The working relationship between corporates and banks
Different drivers for different stakeholders
A recent study from Finastra and East & Partners indicates a widening gap between corporate expectations and the services offered by their banking partners. This has contributed to a rise in alternative sources of funding. Particularly telling is the percentage of corporates that don’t trust their banks to deliver the technology services or products they need. To retain relevance to their corporate clients, financial service providers need to partner with technology companies to deliver the services these clients require, in a future-proof manner that is conducive to low costs.
To retain relevance to their corporate clients, financial service providers need to partner with technology companies to deliver the services these clients require, in a future-proof manner that is conducive to low costs.
Most banks and corporates are either already working with fintechs, trade networks or other third-party technology vendors, or are planning to do so, to achieve the innovation needed in working capital finance. What’s needed to meet both the requirements of banks and the expectations of corporates is a single solution that covers the full suite of working capital finance solutions, with integrated compliance capabilities and the ability to harness the platforms and technologies of the future.
By providing services in this way, banks can ultimately reduce the cost of supporting transactions across the lifecycle of the relationship, unlock new revenues and capture market share that has previously been unattainable.
How technology can help meet the needs of the industry
The trade finance sector has long embraced the value of digitization and automation. Wholesale industry adoption, however, has so far been slowed by immature technologies, the number of parties involved and the numerous interpretations of the rules.
While solutions for electronic trade documents have been available for decades, rulebooks and technologies that were not interoperable created “digital islands.” Transactions often subsequently defaulted to paper due to one or more participants not being part of the relevant electronic ecosystem. Even with emerging technologies and networks, there is a danger that these digital islands will be recreated unless interoperability is achieved on standards, formats and assets.
Paving a path from paper-bound to automation
According to some observers, global trade banks could save more than US$2.5 billion and increase revenues by about 10% by adopting an integrated digital solution that incorporates intelligent automation, collaborative digitization and future technology solutions.
Despite the excitement around distributed ledger technologies, regulatory and cultural factors will keep the industry operating in a hybrid world of paper, digitized and digitalized, for the foreseeable future.
“Despite the excitement around distributed ledger technologies, regulatory and cultural factors will keep the industry operating in a hybrid world of paper, digitized and digitalized, for the foreseeable future.”
To alleviate the cost and risk of manual processing, banks will need to harness technologies such as optical character recognition (OCR) to extract data from documents, automate sanctions and compliance screening, and populate the relevant fields in processing systems.

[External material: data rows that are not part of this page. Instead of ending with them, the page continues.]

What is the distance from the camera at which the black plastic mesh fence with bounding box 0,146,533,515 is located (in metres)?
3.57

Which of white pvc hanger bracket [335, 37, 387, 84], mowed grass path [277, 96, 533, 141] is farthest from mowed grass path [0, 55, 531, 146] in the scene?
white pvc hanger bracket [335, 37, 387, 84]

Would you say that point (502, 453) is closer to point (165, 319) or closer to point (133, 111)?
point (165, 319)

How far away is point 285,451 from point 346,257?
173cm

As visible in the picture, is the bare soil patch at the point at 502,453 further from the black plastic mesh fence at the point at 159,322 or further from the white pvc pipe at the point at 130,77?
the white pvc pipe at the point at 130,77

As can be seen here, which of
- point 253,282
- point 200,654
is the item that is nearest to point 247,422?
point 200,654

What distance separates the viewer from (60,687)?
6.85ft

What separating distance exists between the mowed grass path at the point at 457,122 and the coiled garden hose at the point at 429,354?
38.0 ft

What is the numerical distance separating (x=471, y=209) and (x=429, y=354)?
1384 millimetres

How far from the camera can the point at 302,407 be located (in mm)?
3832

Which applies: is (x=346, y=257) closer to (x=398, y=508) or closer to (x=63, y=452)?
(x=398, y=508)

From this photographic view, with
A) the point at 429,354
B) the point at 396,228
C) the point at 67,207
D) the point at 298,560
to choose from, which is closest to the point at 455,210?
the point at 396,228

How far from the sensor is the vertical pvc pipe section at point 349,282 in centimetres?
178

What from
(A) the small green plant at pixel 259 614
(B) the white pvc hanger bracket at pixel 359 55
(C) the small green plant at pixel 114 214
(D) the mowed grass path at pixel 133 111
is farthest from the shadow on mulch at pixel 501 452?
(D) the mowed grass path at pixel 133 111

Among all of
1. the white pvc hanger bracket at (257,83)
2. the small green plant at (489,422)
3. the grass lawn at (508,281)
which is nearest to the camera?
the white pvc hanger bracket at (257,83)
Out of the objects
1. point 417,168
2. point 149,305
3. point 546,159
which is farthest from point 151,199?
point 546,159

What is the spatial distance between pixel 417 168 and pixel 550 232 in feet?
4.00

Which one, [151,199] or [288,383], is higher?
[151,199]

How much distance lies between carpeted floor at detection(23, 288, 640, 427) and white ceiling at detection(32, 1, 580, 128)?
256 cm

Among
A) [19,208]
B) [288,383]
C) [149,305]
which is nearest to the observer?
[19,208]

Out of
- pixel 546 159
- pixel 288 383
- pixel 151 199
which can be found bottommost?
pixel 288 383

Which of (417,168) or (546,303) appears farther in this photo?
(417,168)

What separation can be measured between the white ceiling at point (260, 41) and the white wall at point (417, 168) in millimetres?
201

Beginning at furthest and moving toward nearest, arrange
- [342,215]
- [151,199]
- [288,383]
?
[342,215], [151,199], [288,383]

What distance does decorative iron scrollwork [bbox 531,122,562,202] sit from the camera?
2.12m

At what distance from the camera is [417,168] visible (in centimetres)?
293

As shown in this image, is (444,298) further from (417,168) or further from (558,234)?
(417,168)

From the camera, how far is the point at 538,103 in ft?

These solutions will sit in parallel with digital channels and emerging networks, which will consolidate data across the ecosystem to support effective decision-making through analytics.
Regardless of whether a transaction is paper-based, digital or a combination of the two, banks will want to maintain a single source of records to support a standard operating model and process. Doing so will mitigate any impact on the user experience for the corporate as new initiatives and ways of doing business emerge. To respond to changing market forces and the needs of their corporate customers, banks will have to future-proof their landscape through the use of an open application programming interface (API)-based architecture and platform model.